At a guess, I’d say it’s getting sucked up the food chain. In my discussion, I was dealing with a pretty simplistic model: guy with strong back combines with guy who owns machinery and has deals with retail stores to produce and sell widgets. Guy with strong back is at a bargaining disadvantage, so the guy with the machines gets to pocket the lion’s share of the profit.
But, the reality is that the guy who owns the machines and has the distribution network probably has to cut deals of his own — to get financing for those big machines, for example; so he has to pass a lot of the wealth upstream.
So, my suspicion is that a lot of the value being created by these people is ultimately being accumulated in places that aren’t necessarily measured by the stock market.
Paul C. says
Doug: the financer of the big machines is typically a bank, which is also (usually) part of the stock market. About the only industries/wealth accumulation places that aren’t part of the stock market that I can think of are CPA’s, lawyers, and other service organizations. The problem is that these organizations really are “labor”.

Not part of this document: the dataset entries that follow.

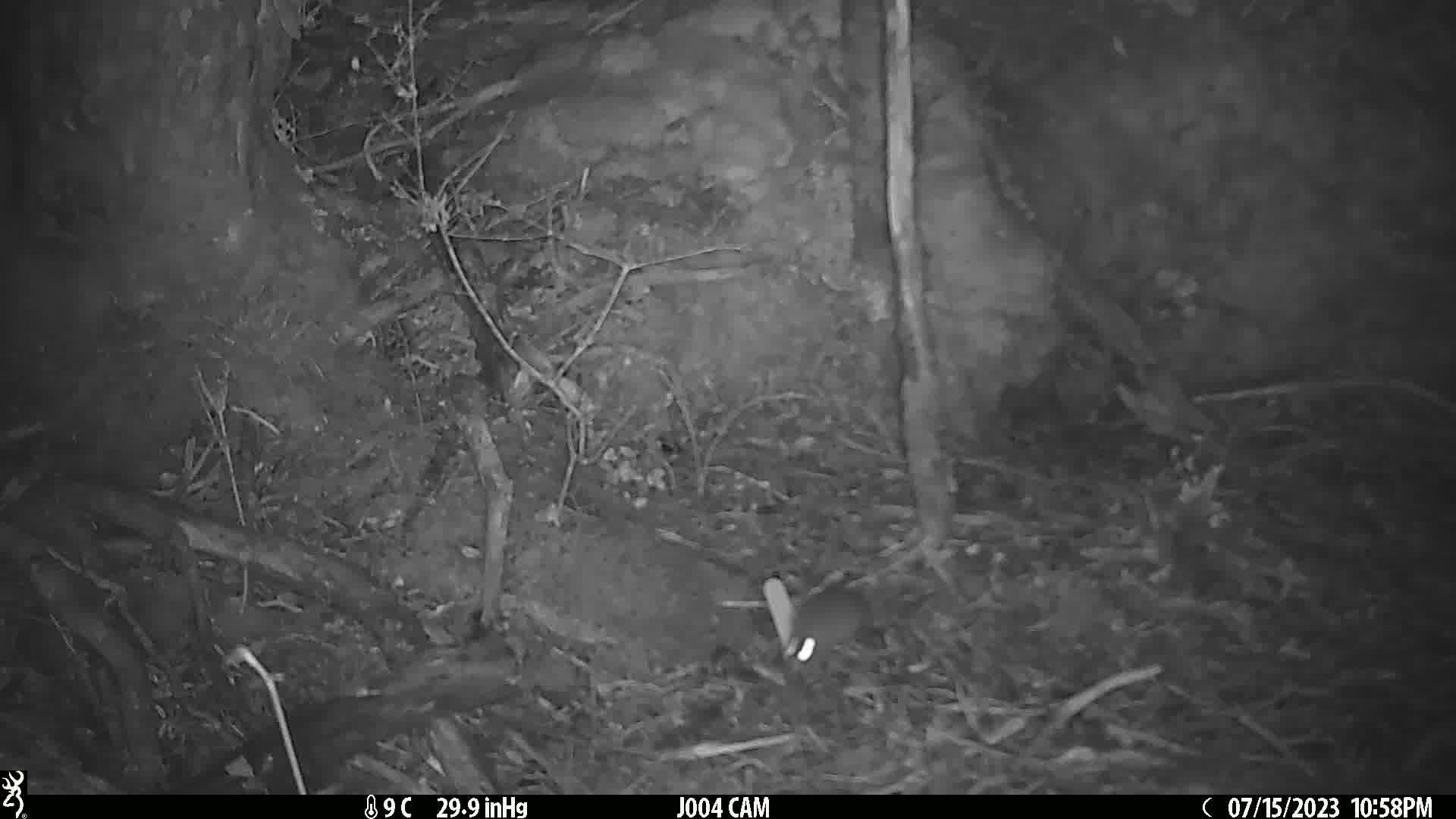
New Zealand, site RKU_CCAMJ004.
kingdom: Animalia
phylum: Chordata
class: Mammalia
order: Rodentia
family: Muridae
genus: Rattus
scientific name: Rattus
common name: rat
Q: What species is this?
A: Rat (Rattus).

And to Carlitos’s point below, the stock market’s backwards Price/Earnings over the last 10-20 years has not decreased significantly. If Price/Earnings has not decreased, and the stock market has stayed somewhat flat, then profits are not increasing at corporations at a high rate, as one might expect if capital was getting the advantage over labor.
Just to be clear, I am not saying the evidence above completely refutes Doug’s comments that labor is at a crossroads and is potentially in a downward spiral. I just don’t believe all of labor’s loss has beceome capital’s gain.
Carlito Brigante says
Paul, the S & P returns over the last ten years have swung wildly.
2000 ?9.10%
2001 ?11.89%
2002 ?22.10%
2003 28.69%
2004 10.88%
2005 4.91%
2006 15.79%
2007 5.49%
2008 ?37.00%
2009 26.46%
2010 15.06%
2011 2.05%
The stock market is only a rough proxy for economic performance. Stocks are investment vehicles that are always in competition with commodities, bonds, futures, real estate.

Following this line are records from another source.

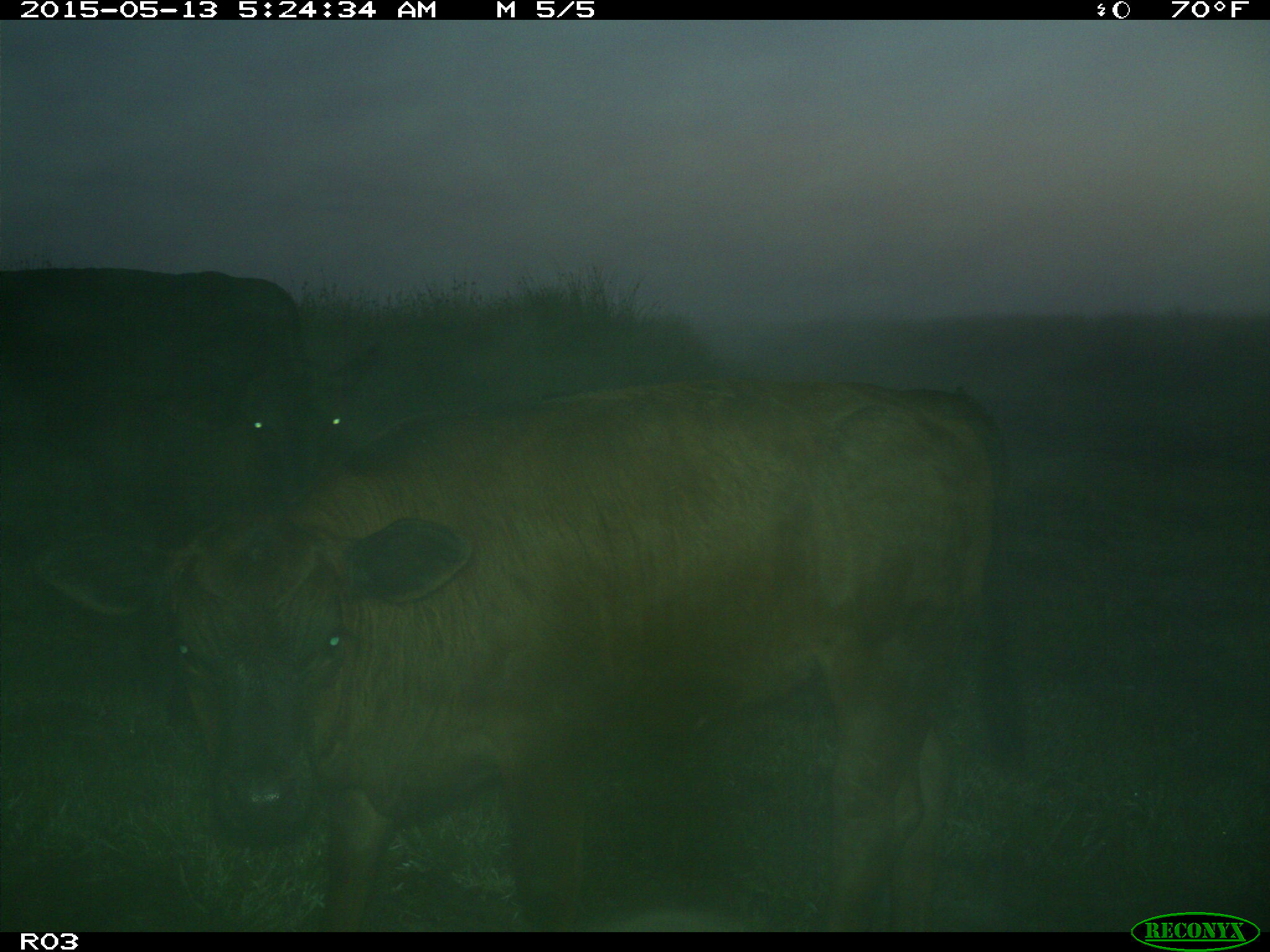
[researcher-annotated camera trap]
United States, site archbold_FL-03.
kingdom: Animalia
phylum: Chordata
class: Mammalia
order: Artiodactyla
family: Bovidae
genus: Bos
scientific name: Bos taurus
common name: domestic cow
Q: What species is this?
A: Bos taurus (domestic cow).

It is reported that publically traded corporations are sitting on hoardes of cash. They are not reinvesting it because of numerous reasons, lack of demand, uncertainty, whatever. And they are apparently not too concerned with their stock prices because I have not read about massive stock buy-backs. And they are not paying it out in extra dividends.

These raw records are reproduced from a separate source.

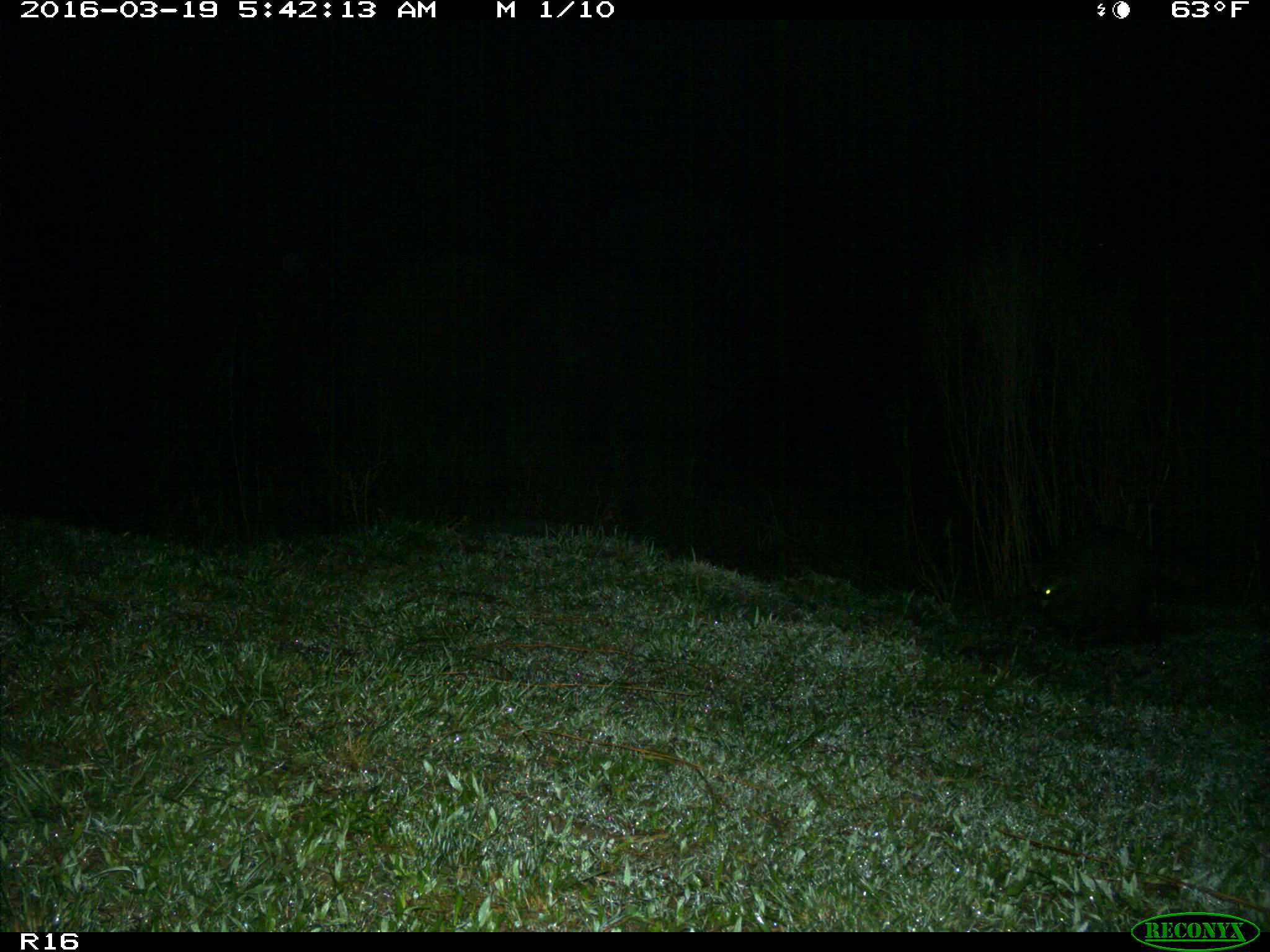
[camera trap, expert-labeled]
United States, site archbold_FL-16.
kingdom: Animalia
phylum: Chordata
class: Mammalia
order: Carnivora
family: Procyonidae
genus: Procyon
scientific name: Procyon lotor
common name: common raccoon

The best explanation of stock price movements I have seen is the secular bull and bear cycles of approximately 17 years, when stocks move from being widely under-valued to widely overvalued. http://www.crestmontresearch.com/faqs/#20-secular-stock-market-cycles
Crestmont Research covers this phenomena well. We are currently in a secular bear cycle that began in 2000 with the Internet Bubble collapse.
Preceding that was a Secular Bull that ran from 1982. 1964 to 1982 was another Bear with a bottom in the mid-1970s. And these cycles continue back through history. Within these secular bulls and bears will be a year or two of cyclical bull and bear markets. BTW, secular refers to periods of time, not religous or nonreligous.
Maybe a different question than you asked, but I have learned never to read the day’s stock market returns as short-term GDP report.
Paddy says
Don’t discount the need for “labor” when you heed the advice ” prepare yourself to have a skill that will be valuable to others. “.
At recent Economic Development roundtable in Hamilton County, where something like 90% of kids go to college, there is a desperate need for technicians in manufacturing and automotive/machinery repair. A good mechanic at John Deere, Hare Chevy, etc, it going to make around $60k. It requires some post-secondary training, but it doesn’t need college.
Nate Williams says
Excellent point. The economy may be less dependent upon labor, but it will never be completely independent. Your point is a good illustrtion of thinking through the application of your training and education differently. I just don’t think that you can reflexively get a job on an assembly line or head off to get a four-year degree at a private liberal arts college. You have to think through it a bit more.